Palazzetto Bru Zane poursuit son travail d’enregistrements et de publications d’intégrales d’œuvres lyriques rares et vient récemment d’éditer le Fausto de Louise Bertin en janvier, et Déjanire de Saint-Saëns le mois dernier.Ce mois-ci, c’est cette version rarement donnée sur scène du Werther de Jules Massenet où le jeune héros romantique et suicidaire de Goethe est incarné par une tessiture grave de baryton, la même que son « rival », Albert, l’époux de Charlotte.
György Vashegyi à la direction de l’Hungarian National Philharmonic Orchestra ne parvient pas toujours à nous donner les couleurs si contrastées d’une partition illustrée brillamment par son prédécesseur dans la même version, à savoir Michel Plasson qui était, dans une version enregistrée au Théâtre du Châtelet en 2004 chez Virgin Classic, à la tête de l’Orchestre National du Capitole de Toulouse .
Werther est une œuvre sombre qui s’illumine parfois d’airs plus joyeux – ceux des enfants – mais dont l’essentiel se situe dans le registre mélancolique qui caractérise cette fin de dix-neuvième siècle, tout comme le Pelléas et Mélisande, contemporain de Debussy. Thomas Hampson avait alors immortalisé le rôle dans cette tessiture qui surprendra les habitués d’un Werther de ténor avec ses aigus soutenus et longuement tenus. D’autres barytons célèbres actuels comme Ludovic Tézier l’ont également chanté sur scène. Rappelons qu’à l’origine la partition de Massenet est volontairement écrite pour un ténor (le créateur était un wagnérien connu) pour offrir un contraste vocal suffisamment important entre le tout jeune poète romantique et Albert le « promis » puis l’époux de Charlotte qui sera à l’origine du désespoir de Werther.
Massenet a écrit une transposition de son œuvre pour le baryton Victor Maurel (créateur des rôles de Iago et de Falstaff), mais c’est finalement Mattia Battistini qui le chanta le rôle adapté à sa tessiture par Massenet, en 1902 à Saint-Pétersbourg.
Le choix de Tassis Christoyannis, autrement dit d’un baryton à la voix mûre qui n’a plus rien de juvénile, renforce les doutes concernant la justification de cette version où l’aspect de la jeunesse inconséquente disparaît d’autant plus. Même si le baryton grec domine sans problème les quelques difficultés vocales de la partition et fait montre d’un beau souffle et d’accents romantiques souvent à bon escient en évitant tout côté trop extériorisé, la crédibilité n’est pas toujours au rendez-vous.
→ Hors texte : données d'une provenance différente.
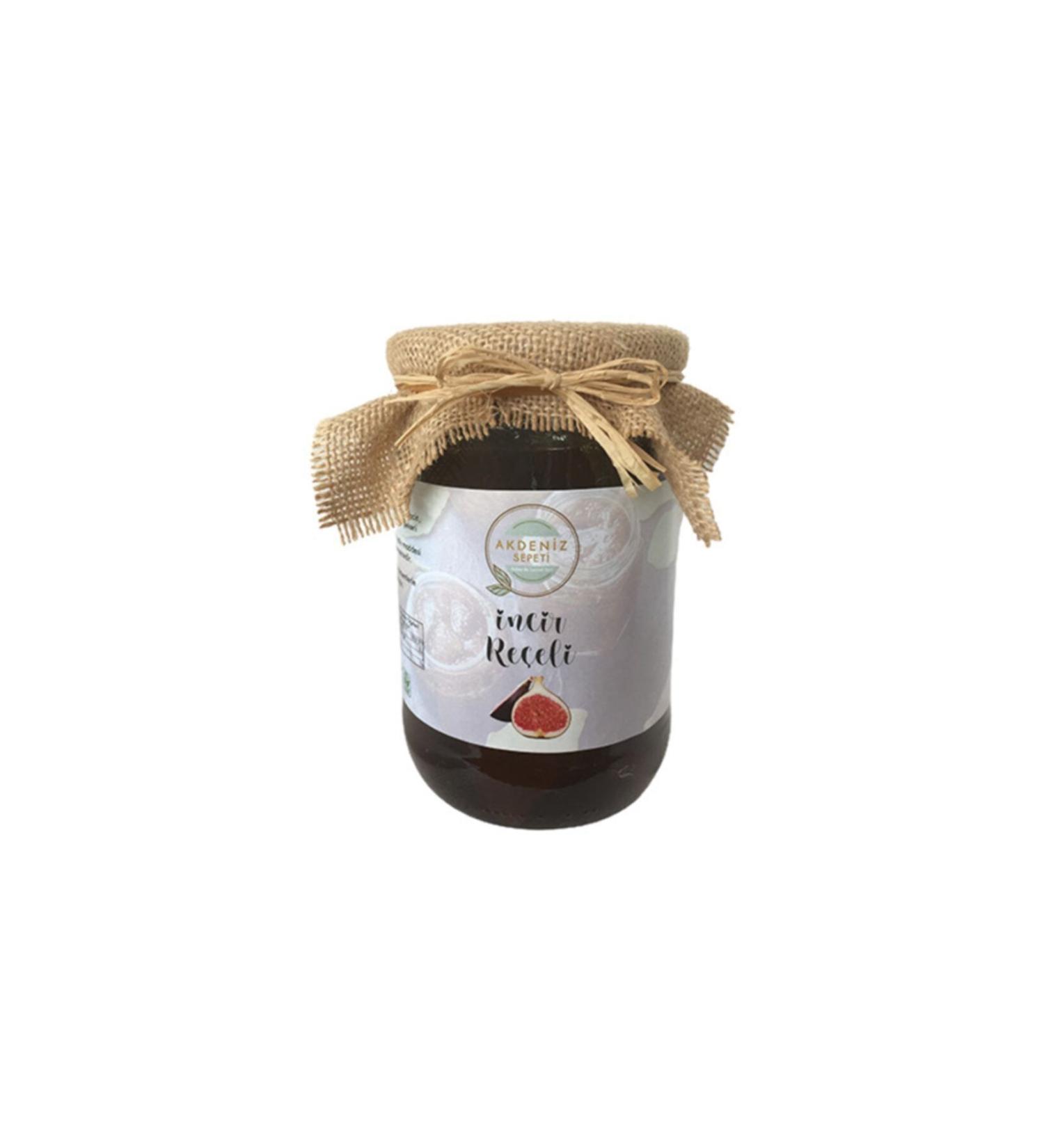 Mediterranean Basket Fig Jam 810gr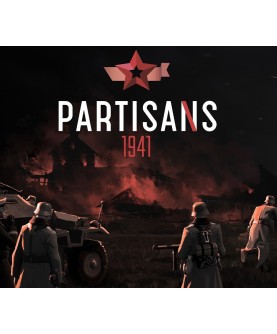Partisans 1941 Steam Key EUROPE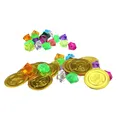 Produktbild: Toi-Toys Piratenmünzen und Diamanten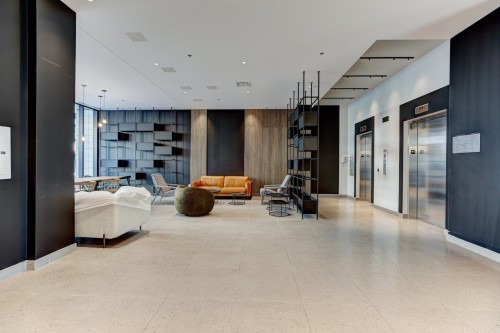 Hall d'entrée/Vestibule - 431-2180 Rue Ste-Catherine E., Montréal (Ville-Marie), QC - Indoor Photo Showing Other Room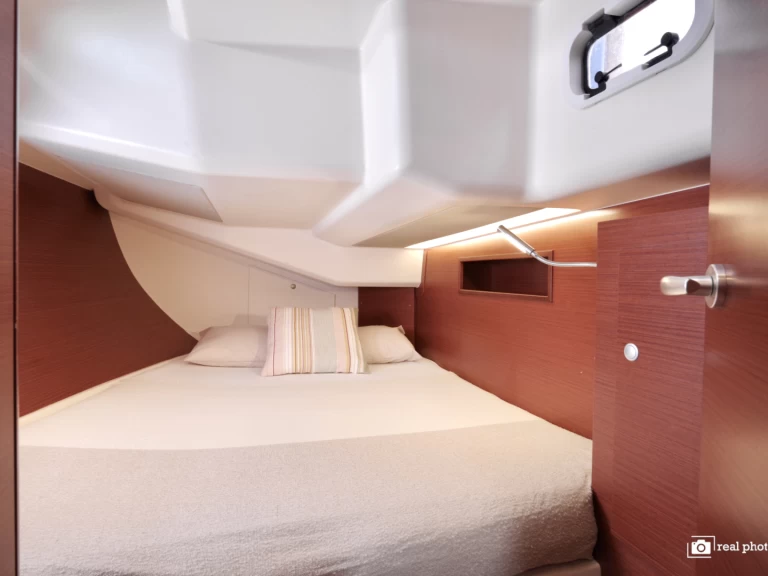 Wynajem Żaglowiec w Puntone - Hanse Hanse 458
Fameux interprète de la mélodie française au service de laquelle il a enregistré plusieurs albums, le baryton nous offre une diction de très grande qualité.
À ses côtés, comme un paradoxe supplémentaire, la production a fait le choix d’une soprano quand Charlotte est plus souvent une mezzo, sa partie sollicitant le medium et le grave comme contrepoint aux envolées lyriques d’un Werther qui tente sans y parvenir totalement, de la faire sortir de ses sages résolutions. Véronique Gens présente de surcroît désormais, un peu de fatigue systématique dans ses aigus, sans avoir l’assise suffisante dans le bas de la tessiture.
En Albert, l’autre baryton, Thomas Dolié déploie un timbre magnifique, de très belles phrases musicales, et paradoxalement (au vu des rôles respectifs), aux accents plus juvéniles à tel point que l’on se demande si une inversion dans la distribution n’aurait pas été plus adéquate. Hélène Carpentier en Sophie, la jeune sœur un rien agaçante et Matthieu Lécroart en père, sont tout à fait de bon ton. On regrette toujours que ce bel opéra comporte des parties sans grand intérêt, toutes celles qui tournent autour de Bacchus…
Un enregistrement intéressant par sa rareté néanmoins… En attendant les autres projets du Palazzetto Bru Zane, Centre de musique romantique française, qui a récemment brillamment exhumé pour la scène, le Fausto de Louise Bertin à Essen, la Montagne noire d’Augusta Holmès à Dortmund et le Tribut de Zamora de Charles Gounod à Saint-Étienne.
À suivre donc…
Werther de Jules Massenet (version pour baryton), Orchestre national philharmonique de Hongrie ; direction : György Vashegyi; avec Tassis Christoyannis, Véronique Gens, Hélène Carpentier, Thomas Dolié ; enregistrement pour la collection « Opéra français » – Bru Zane Label.